Мне достаточно того, что Россия для Лосева так и осталась самым главным жизненным потрясением и смыслом — он так и не смог от неё отвязаться (даже Бродский — и тот почти смог; по крайней мере цель такую себе поставил; и ей следовал; а Лосев даже не пытался).
Кого, как не своих псевдосотоварищей по ремеслу, а отчасти и самого себя пародировал Лосев в таких, например, стихах, где некий сочинитель произносит свой надрывный монолог: «Не люблю этих пьяных ночей, / покаянную искренность пьяниц, / достоевский надрыв стукачей оскорбительны наши святыни, / все рассчитаны на дурака, / и живительной чистой латыни / мимо нас протекает река. / Вот уж правда — страна негодяев: / и клозета приличного нет»…
И далее, неожиданное, про этого поэта: «Но гибчайшею русскою речью / что-то главное он огибал / и глядел словно прямо в заречье / где архангел с трубой погибал».
Всю жизнь Лосев смотрел — и видел, и описывал, — стукачей, негодяев и пьяниц, — а видел при этом архангела, и гибчайшей русской речью упивался, и править по реке этой речи умел как никто другой.

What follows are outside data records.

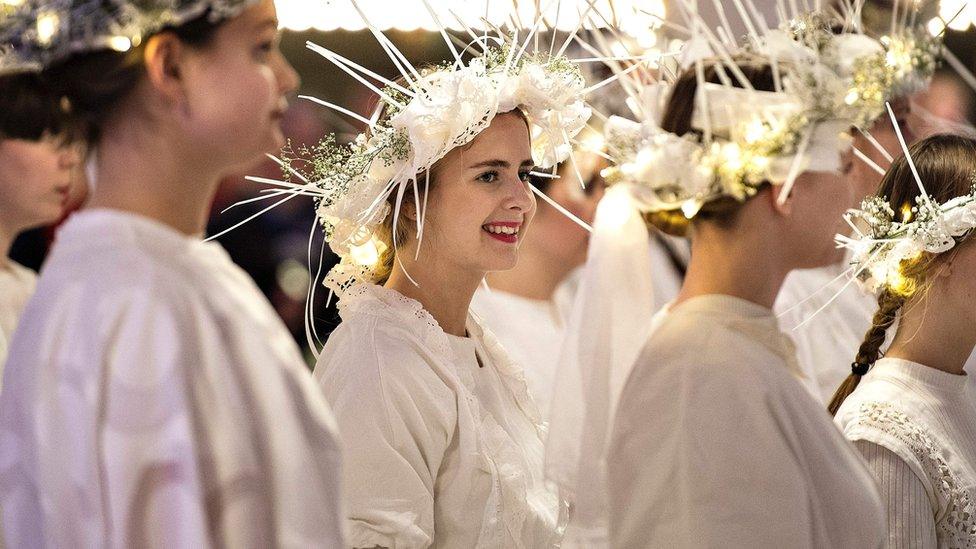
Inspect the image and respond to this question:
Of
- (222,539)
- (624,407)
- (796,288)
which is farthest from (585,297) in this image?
(796,288)

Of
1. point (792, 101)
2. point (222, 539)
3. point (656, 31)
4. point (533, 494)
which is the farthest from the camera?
point (533, 494)

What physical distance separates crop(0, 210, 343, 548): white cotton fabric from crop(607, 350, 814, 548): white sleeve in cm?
55

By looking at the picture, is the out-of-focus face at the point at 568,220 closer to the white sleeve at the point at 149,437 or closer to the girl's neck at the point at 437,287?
the girl's neck at the point at 437,287

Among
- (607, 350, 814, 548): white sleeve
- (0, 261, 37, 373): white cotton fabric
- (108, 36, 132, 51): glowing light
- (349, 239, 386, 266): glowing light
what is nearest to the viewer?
(108, 36, 132, 51): glowing light

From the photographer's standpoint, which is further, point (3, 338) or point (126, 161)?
point (3, 338)

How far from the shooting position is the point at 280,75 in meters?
1.62

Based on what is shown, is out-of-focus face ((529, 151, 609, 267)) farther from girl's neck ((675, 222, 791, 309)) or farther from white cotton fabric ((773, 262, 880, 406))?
girl's neck ((675, 222, 791, 309))

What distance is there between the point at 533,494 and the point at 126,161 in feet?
4.40

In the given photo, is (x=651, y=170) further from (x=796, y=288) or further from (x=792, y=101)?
(x=796, y=288)

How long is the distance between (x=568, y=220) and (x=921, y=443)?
7.85ft

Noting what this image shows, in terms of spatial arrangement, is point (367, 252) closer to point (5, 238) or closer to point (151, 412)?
point (5, 238)

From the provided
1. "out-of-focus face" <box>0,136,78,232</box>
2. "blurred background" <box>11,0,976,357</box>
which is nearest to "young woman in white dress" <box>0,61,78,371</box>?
"out-of-focus face" <box>0,136,78,232</box>

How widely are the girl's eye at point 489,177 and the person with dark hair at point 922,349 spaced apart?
2.81 feet

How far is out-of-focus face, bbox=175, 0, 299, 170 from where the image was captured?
1546 millimetres
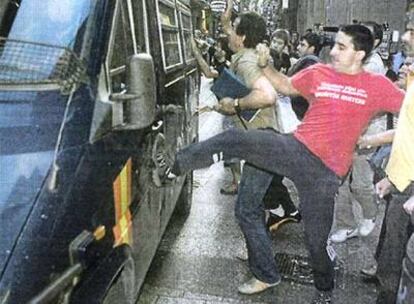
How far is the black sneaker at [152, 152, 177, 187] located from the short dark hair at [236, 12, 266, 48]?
4.15 feet

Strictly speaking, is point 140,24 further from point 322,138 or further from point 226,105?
point 322,138

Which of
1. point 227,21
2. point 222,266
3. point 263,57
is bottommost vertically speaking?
point 222,266

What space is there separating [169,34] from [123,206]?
214 cm

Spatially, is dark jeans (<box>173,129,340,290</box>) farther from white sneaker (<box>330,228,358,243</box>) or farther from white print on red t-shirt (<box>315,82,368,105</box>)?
white sneaker (<box>330,228,358,243</box>)

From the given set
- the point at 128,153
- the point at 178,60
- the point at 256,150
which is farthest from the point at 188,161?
the point at 178,60

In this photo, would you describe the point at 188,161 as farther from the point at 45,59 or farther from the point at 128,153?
the point at 45,59

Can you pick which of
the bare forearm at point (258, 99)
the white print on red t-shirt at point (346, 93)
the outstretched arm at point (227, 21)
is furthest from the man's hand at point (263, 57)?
the outstretched arm at point (227, 21)

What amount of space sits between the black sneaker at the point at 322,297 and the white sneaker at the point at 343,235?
3.57ft

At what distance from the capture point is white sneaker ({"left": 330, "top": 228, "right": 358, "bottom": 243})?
4930 millimetres

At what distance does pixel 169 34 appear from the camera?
4.18 metres

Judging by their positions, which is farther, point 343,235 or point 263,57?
point 343,235

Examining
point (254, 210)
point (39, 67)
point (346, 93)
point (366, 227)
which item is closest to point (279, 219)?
point (366, 227)

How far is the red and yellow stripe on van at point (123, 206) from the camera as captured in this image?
2270 mm

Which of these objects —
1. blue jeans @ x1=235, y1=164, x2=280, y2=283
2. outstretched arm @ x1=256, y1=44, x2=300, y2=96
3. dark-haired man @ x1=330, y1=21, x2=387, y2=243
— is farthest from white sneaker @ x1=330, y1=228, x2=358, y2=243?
outstretched arm @ x1=256, y1=44, x2=300, y2=96
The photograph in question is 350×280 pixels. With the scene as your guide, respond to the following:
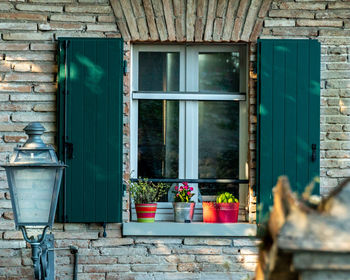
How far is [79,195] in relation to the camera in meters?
5.80

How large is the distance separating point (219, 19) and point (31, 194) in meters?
2.86

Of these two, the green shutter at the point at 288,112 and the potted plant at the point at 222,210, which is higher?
the green shutter at the point at 288,112

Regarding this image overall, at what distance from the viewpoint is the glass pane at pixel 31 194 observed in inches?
143

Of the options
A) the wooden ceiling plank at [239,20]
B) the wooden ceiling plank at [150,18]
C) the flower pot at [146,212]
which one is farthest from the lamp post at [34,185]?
the wooden ceiling plank at [239,20]

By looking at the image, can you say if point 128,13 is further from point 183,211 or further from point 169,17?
point 183,211

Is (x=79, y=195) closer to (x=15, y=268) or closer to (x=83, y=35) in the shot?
(x=15, y=268)

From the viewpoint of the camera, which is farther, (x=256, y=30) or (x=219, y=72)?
(x=219, y=72)

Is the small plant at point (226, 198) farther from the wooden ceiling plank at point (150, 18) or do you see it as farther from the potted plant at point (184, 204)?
the wooden ceiling plank at point (150, 18)

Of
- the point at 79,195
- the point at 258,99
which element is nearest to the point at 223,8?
the point at 258,99

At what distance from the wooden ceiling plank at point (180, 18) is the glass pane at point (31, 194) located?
8.54 feet

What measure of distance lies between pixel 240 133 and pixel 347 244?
4.98 meters

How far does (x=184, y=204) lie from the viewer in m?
6.03

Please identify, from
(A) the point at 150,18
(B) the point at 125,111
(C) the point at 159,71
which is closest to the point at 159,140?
(B) the point at 125,111

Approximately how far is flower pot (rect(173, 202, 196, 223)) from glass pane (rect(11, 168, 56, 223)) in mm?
2511
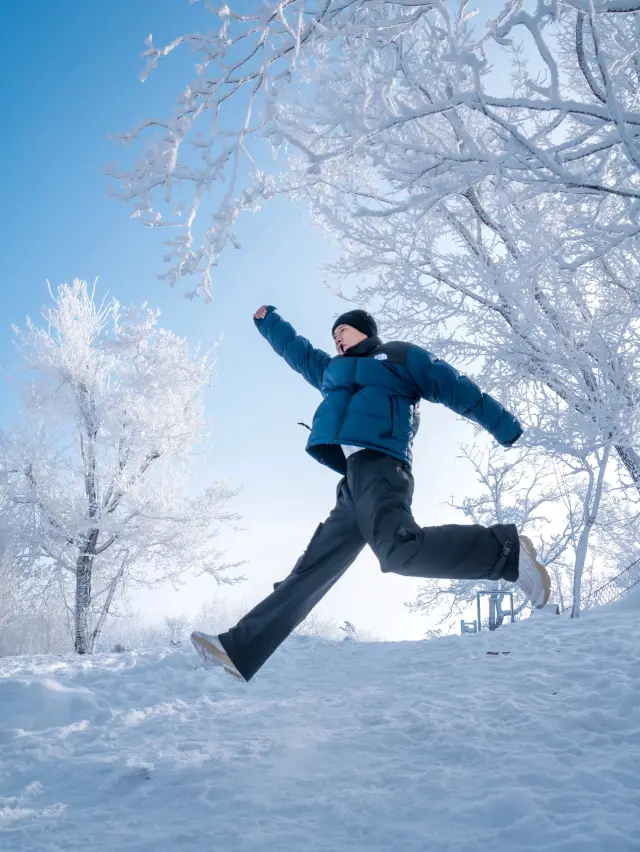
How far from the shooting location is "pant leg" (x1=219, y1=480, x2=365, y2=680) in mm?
2227

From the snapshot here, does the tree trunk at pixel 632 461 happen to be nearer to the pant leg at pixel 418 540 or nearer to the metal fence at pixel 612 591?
the pant leg at pixel 418 540

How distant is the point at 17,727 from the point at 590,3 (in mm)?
3457

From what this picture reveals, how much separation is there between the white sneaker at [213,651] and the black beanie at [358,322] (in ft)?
4.97

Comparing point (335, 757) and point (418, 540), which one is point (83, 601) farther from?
point (418, 540)

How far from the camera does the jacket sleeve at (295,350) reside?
9.30ft

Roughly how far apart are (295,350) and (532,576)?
1.59 metres

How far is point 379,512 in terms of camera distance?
2.12 metres

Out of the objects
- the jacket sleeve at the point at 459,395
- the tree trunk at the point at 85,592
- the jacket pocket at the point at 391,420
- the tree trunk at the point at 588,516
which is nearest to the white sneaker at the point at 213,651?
the jacket pocket at the point at 391,420

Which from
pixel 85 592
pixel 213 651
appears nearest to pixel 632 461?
pixel 213 651

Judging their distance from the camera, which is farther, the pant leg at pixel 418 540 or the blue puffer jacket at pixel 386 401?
the blue puffer jacket at pixel 386 401

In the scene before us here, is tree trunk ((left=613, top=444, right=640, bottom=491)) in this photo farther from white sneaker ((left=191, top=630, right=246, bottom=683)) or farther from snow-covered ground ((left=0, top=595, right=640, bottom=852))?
white sneaker ((left=191, top=630, right=246, bottom=683))

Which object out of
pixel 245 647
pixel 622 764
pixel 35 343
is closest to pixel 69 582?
pixel 35 343

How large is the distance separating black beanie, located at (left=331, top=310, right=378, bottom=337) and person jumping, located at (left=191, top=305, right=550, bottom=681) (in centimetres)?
13

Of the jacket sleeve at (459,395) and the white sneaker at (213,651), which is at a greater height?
the jacket sleeve at (459,395)
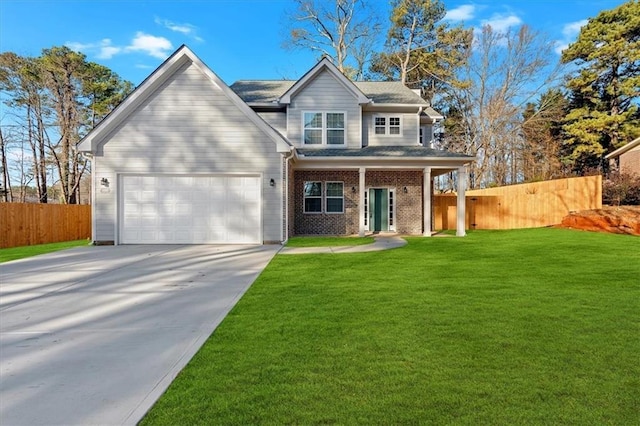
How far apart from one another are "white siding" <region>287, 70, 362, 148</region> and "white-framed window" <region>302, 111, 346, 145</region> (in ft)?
0.55

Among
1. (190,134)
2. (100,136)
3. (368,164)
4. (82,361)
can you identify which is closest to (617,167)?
(368,164)

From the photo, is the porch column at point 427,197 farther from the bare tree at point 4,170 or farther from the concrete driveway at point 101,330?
the bare tree at point 4,170

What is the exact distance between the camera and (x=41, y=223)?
16609 millimetres

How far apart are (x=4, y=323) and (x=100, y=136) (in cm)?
923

И Есенина (его поэму «Страна негодяев», с известным монологом Чекистова о клозетах) он вспоминает не случайно.
Лосев — поэт-почвенник. Потому что другой почвы у него не было.
Разве что он привил сюда ещё немного живительной латыни, и она, знаете ли, проросла под его умными руками.
Он умер 6 мая 2009 года, написав пред ожидаемой со дня на день смертью несколько преисполненных античной красоты и мужества стихотворений.
***
Мне кажется странным, и восхитительным, и даже завораживающим, что в 1958 году всем им было по 20 лет. Где-то жил Лосев, и ему было 20. Где-то жил Дольский и ему было 20. Где-то жил Маркин, и ему было 20. Настаивать не стану, но, по-моему, году в 60-м они могли втроём случайно встретиться в Москве — Маркин тогда учился в Литературном институте, а Дольский и Лосев наверняка бывали в столице, гуляли в районе Тверской — а где ещё гулять поэту?
Встретились, разговорились, пива бы выпили, например. Каждый бы лукаво думал про себя, что именно ему предстоит великое будущее.
Впрочем, Владимиру Высоцкому и Александру Проханову тогда тоже было по 20, они ж ровесники. И Юнне Мориц, и Белле Ахмадулиной — по 20. Владимиру Маканину и Андрею Битову по 20. Олегу Чухонцеву и Геннадию Шпаликову по 20.
Дети 37-го и 38-го.
Все могли бы встретиться. Может быть, даже встречались. Ещё до того, как началась вся эта история, а была только магма, юность, беспамятство, медленное выплывание в жизнь.
Или уже потом встретятся. Когда снова будет магма, беспамятство, выплывание, юность.
Я хотел бы посмотреть.
…народы, которые не помнят своих поэтов — и не народы уже. Это — толпы.